El tratado se firma el 28 de junio de 1919 en la Galería de los Espejos del magnífico Palacio de Versalles, a 14 kilómetros de París. Las tres figuras prominentes del encuentro son el presidente norteamericano Woodrow Wilson, el primer ministro británico David Lloyd George y el premier francés Georges Clemenceau. Rusia, que se ha retirado de la confrontación antes de que concluya y ya se ha declarado comunista, no es invitada. Alemania, que adopta un régimen republicano tras la disolución del Imperio al final del conflicto, es excluida de las conversaciones en el suntuoso salón construido durante el reinado de Luis XIV.

Fue en Versalles donde Francia reconoció en 1783 la independencia de los Estados Unidos de Norteamérica. Allí en 1789 se convocó la Asamblea de los Estados Generales que desembocaría en la Revolución Francesa. Y también fue allí donde se originó la carnicería internacional más grande de la historia.

Esta afirmación se puede demostrar paso a paso. El Estado Mayor alemán solicita el armisticio sobre la base del programa de Woodrow Wilson, presentado en un mensaje al Senado de Estados Unidos el 21 de enero de 1917: un final “sin vencedores ni vencidos”. O sea: una paz-empate. El borrador del tratado sostiene: “La guerra no debe terminar con un acto de venganza. Ninguna nación, ningún pueblo, deben ser robados o castigados. Ninguna anexión, ninguna contribución, ninguna indemnización”. Esta honorable y generosa posibilidad determina que el ingenuo Estado Mayor alemán deponga las armas.

Poco más de dos años después, el lenguaje cambia. El 3 de marzo de 1919, Winston Churchill, primer Lord del Almirantazgo, propone ante la Cámara de los Comunes del Reino Unido: “Continuemos practicando el bloqueo por hambre con todo su rigor. Alemania está a punto de perecer de hambre. Dentro de muy pocos días estará en pleno colapso… Entonces será el momento de tratar con ella”.

Y lo que es peor, ahora el tratado incluye una cláusula que no es honorable ni generosa: “Las potencias aliadas declaran, y el gobierno alemán solemnemente admite, que la culpabilidad total en el desencadenamiento de la guerra incumbe a Alemania”.

Para asegurarse de que los perdedores no representarán nunca más un peligro bélico, los vencedores los obligan a disolver su Estado Mayor, reducir su ejército, desmantelar cuarteles y eliminar el reclutamiento militar. Les prohíben la fabricación de armas y suprimen la artillería pesada, la aviación militar y los submarinos. También disminuye la marina; la flota naval germana queda limitada a seis acorazados, seis cruceros y veinticuatro embarcaciones menores.

• DATOS PROPORCIONADOS:
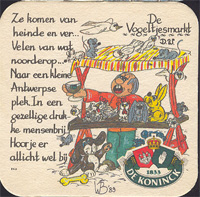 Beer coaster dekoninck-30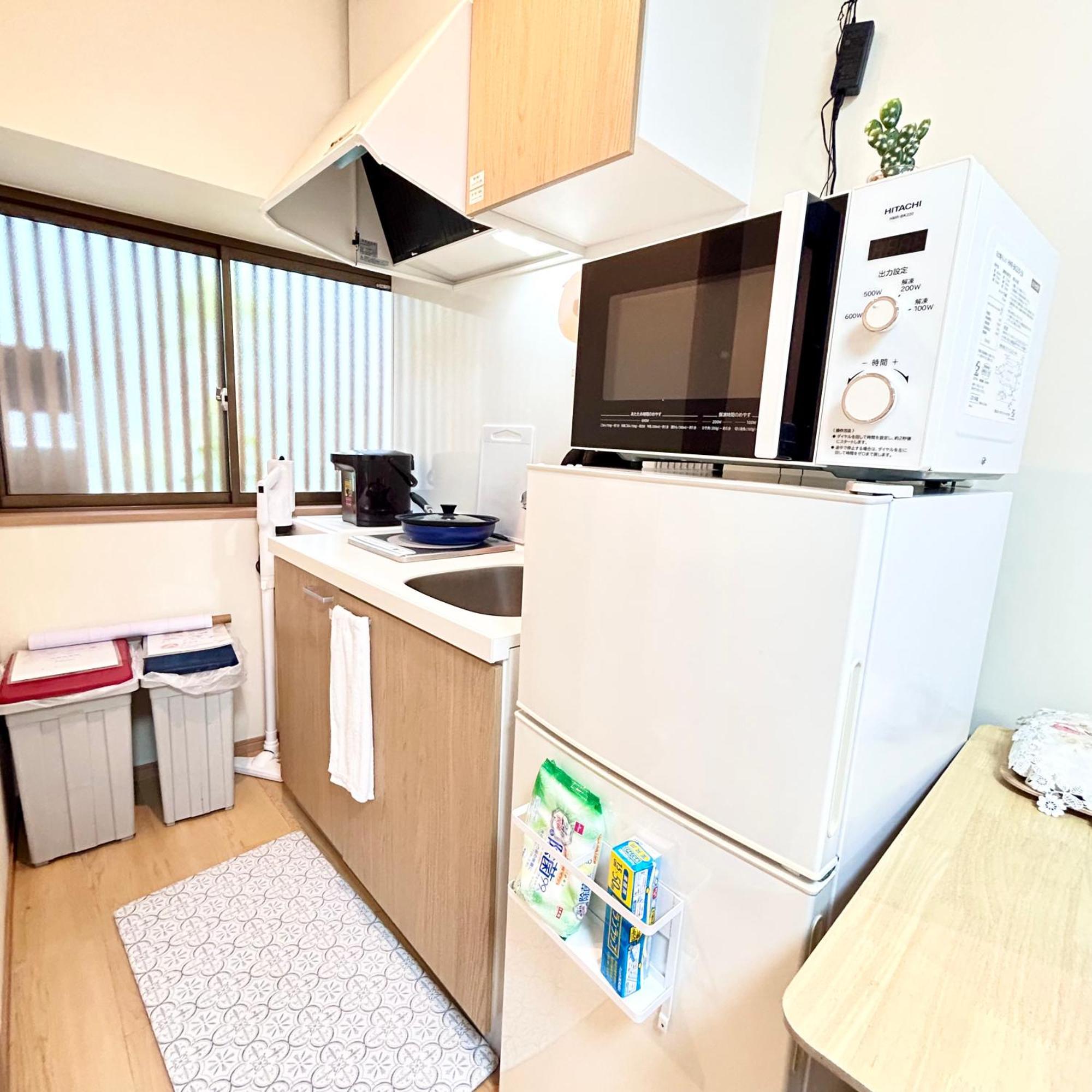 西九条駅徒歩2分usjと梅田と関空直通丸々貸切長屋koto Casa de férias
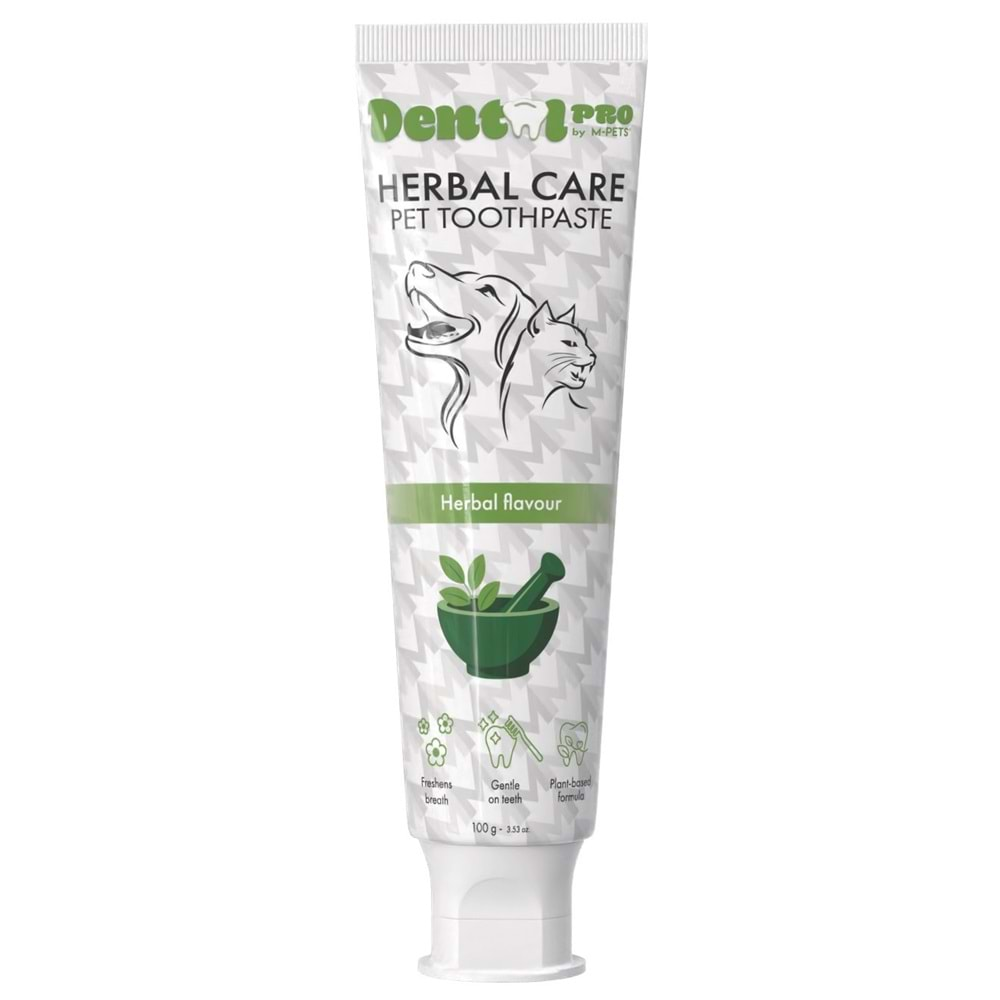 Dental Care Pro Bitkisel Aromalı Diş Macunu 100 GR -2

• EJERCICIO: Copia sin cambios el fragmento del texto sobre el Tratado de Versalles que empieza en "Y lo que es" y termina en "veinticuatro embarcaciones menores.". Responde basándote únicamente en el texto sobre el Tratado de Versalles.

• RESPUESTA:
Y lo que es peor, ahora el tratado incluye una cláusula que no es honorable ni generosa: “Las potencias aliadas declaran, y el gobierno alemán solemnemente admite, que la culpabilidad total en el desencadenamiento de la guerra incumbe a Alemania”.

Para asegurarse de que los perdedores no representarán nunca más un peligro bélico, los vencedores los obligan a disolver su Estado Mayor, reducir su ejército, desmantelar cuarteles y eliminar el reclutamiento militar. Les prohíben la fabricación de armas y suprimen la artillería pesada, la aviación militar y los submarinos. También disminuye la marina; la flota naval germana queda limitada a seis acorazados, seis cruceros y veinticuatro embarcaciones menores.